▶ **Given instruction**
Copy the entries below word for word, starting with the line that contains "In your view, does" and stopping after the line that contains "What is the exact". Omit the pictures.

▶ **Rows**
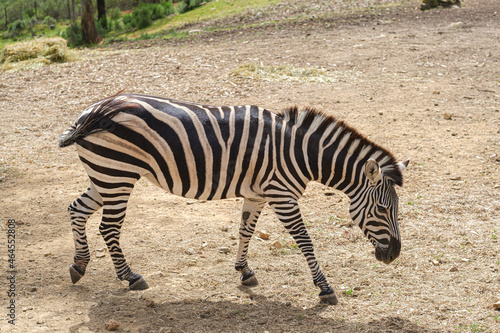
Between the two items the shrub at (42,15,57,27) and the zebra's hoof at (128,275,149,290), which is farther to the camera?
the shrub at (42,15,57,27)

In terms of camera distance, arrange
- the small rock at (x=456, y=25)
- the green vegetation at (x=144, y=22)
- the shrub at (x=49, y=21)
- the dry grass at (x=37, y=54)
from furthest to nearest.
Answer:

==

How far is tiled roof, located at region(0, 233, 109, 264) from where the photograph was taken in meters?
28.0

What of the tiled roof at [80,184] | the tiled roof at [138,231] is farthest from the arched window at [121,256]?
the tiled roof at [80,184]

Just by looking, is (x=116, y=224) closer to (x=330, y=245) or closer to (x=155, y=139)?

...

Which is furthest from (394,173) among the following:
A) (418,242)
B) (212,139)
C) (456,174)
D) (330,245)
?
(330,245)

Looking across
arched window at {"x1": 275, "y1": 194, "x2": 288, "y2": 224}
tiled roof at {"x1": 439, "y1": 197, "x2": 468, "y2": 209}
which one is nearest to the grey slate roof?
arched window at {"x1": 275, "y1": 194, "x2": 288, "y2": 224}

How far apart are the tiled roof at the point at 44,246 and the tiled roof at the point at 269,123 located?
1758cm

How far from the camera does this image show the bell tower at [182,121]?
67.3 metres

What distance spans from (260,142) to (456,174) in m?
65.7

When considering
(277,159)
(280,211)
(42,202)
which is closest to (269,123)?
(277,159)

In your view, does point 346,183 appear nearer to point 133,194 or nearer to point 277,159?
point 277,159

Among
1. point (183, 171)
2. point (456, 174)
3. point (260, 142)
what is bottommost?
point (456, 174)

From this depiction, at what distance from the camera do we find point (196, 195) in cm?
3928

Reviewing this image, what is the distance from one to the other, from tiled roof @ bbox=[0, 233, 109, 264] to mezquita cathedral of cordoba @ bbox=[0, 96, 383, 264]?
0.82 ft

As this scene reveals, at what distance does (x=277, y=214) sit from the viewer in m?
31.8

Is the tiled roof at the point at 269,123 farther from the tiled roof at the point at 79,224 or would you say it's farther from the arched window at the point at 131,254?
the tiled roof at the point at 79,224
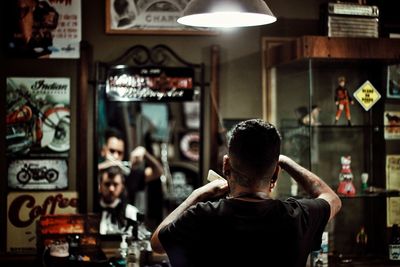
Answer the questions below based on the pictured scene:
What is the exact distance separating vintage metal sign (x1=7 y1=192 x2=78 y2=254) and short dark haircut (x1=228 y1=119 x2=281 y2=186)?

▶ **Exercise solution**
In your view, does point 346,183 appear nearer to point 133,194 or nearer to point 277,159?
point 277,159

Among
1. point (183, 171)
2. point (456, 174)
3. point (260, 142)
what is bottommost?
point (456, 174)

From this depiction, at what distance from the camera do we find point (196, 195) in cm?
3928

Reviewing this image, what is the distance from one to the other, from tiled roof @ bbox=[0, 233, 109, 264] to mezquita cathedral of cordoba @ bbox=[0, 96, 383, 264]?
0.82 ft

As this scene reveals, at what distance does (x=277, y=214) sit from the viewer in m?
31.8

Is the tiled roof at the point at 269,123 farther from the tiled roof at the point at 79,224 or would you say it's farther from the arched window at the point at 131,254?
the tiled roof at the point at 79,224
Answer the questions below based on the pictured scene:
What is the exact distance separating vintage metal sign (x1=7 y1=192 x2=78 y2=254) and short dark haircut (x1=228 y1=119 x2=281 y2=186)?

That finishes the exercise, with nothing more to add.